When to Refer Back Pain to Orthopedic vs Neurologist
Refer patients with back pain to orthopedics for structural/mechanical issues and to neurology for neurological deficits or radicular symptoms that fail conservative management.
Initial Assessment and Triage
The decision to refer a patient with back pain to either orthopedics or neurology should follow a systematic approach based on clinical presentation:
Refer to Orthopedics When:
- Structural or mechanical issues are the primary concern
- Failed conservative management with persistent mechanical pain
- Suspected instability requiring surgical intervention
- Compression fractures or traumatic injuries
- Severe degenerative changes with functional limitations
- Recurrent disc herniations with evidence of instability 1
- Manual laborers with severe degenerative changes 1
Refer to Neurology When:
- Significant neurological deficits are present
- Radiculopathy with persistent symptoms despite conservative treatment
- Suspected myelopathy
- Cauda equina syndrome (urgent referral)
- Complex neuropathic pain requiring specialized management
- Bilateral radiculopathy 1
Timing of Referrals
The British Pain Society and American College of Physicians recommend:
- For severe radicular pain or neurological deficits: Consider specialist referral within 2 weeks of presentation 2, 1
- For non-specific low back pain: Refer after 3 months of failed conservative management 1
- For patients at high risk on STarT Back tool: Consider earlier specialist referral 2
Red Flags Requiring Urgent Referral
Immediate referral (often to neurosurgery) is warranted for:
- Cauda equina syndrome (new bladder dysfunction, perineal sensory loss)
- Progressive neurological deficits
- Suspected malignancy or infection
- Severe trauma with instability 1
Decision-Making Algorithm
Initial Presentation:
After 4-6 Weeks:
- If improving: Continue conservative management
- If persistent symptoms: Consider imaging (MRI if neurological symptoms)
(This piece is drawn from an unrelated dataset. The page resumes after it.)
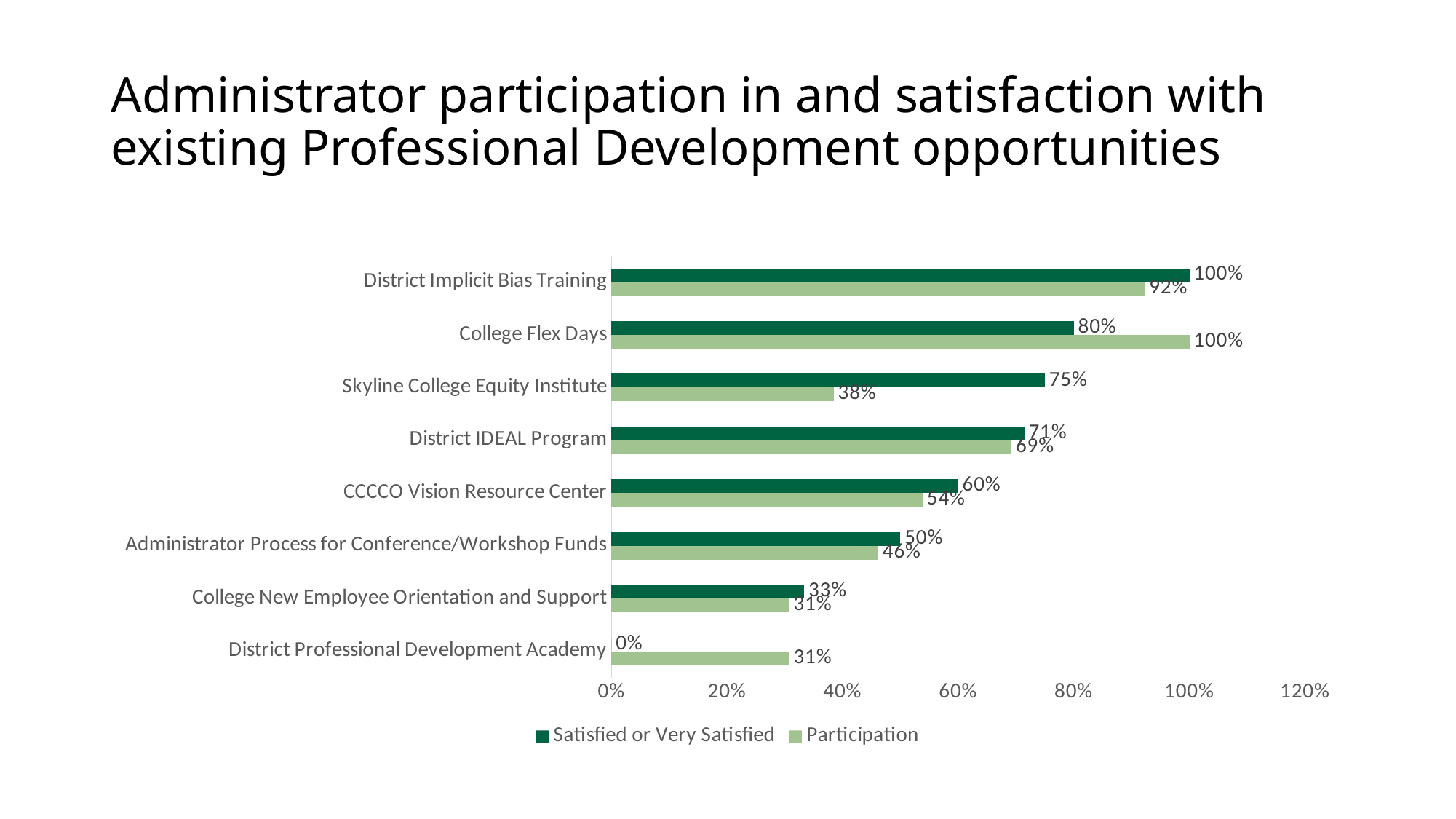
For College Flex Days, which is larger: the Satisfied or Very Satisfied value or the Participation value? Participation What is the Participation value for Skyline College Equity Institute? 38% What is the Satisfied or Very Satisfied value for College Flex Days? 80% How many series does the legend list? 2 What kind of chart is shown on the slide? Bar chart Is the Participation value for CCCCO Vision Resource Center greater or less than 40%? greater Which category has the highest Participation value? College Flex Days Which category has the lowest Satisfied or Very Satisfied value? District Professional Development Academy What is the Participation value for District Professional Development Academy? 31% What is the difference between the Satisfied or Very Satisfied and Participation values for Skyline College Equity Institute? 37% Which series is shown in the darker green colour? Satisfied or Very Satisfied How many categories are shown on the chart? 8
After 3 Months of Conservative Management:
- For predominantly mechanical/structural issues → Orthopedics
- For predominantly neurological symptoms → Neurology
Evidence-Based Considerations
Research suggests that neurologists may not significantly affect outcomes for most back pain patients 3. The majority of patients with back pain seen by neurologists (approximately two-thirds) have non-neurologic conditions that could be managed by primary care physicians 3.
Orthopedic referral is more appropriate for patients requiring surgical intervention for structural issues, while neurology referral is more suitable for complex neurological presentations or when diagnosis is unclear.
Common Pitfalls to Avoid
- Premature Imaging: Avoid routine imaging for non-specific back pain without red flags 1
- Delayed Referral: Don't delay referral for patients with progressive neurological deficits
- Inappropriate Specialist Selection: Matching the specialist to the predominant symptom pattern improves outcomes
- Overlooking Psychosocial Factors: These significantly impact prognosis and should be addressed regardless of referral 2, 1
- Failure to Try Conservative Management: Most guidelines recommend 3 months of conservative treatment before specialist referral unless red flags are present 1, 4
Remember that most back pain (97%) is mechanical in nature 5, and only a minority of patients with chronic low back pain benefit from surgical procedures 6. The decision between orthopedic and neurological referral should be based on the predominant clinical features and suspected underlying pathology.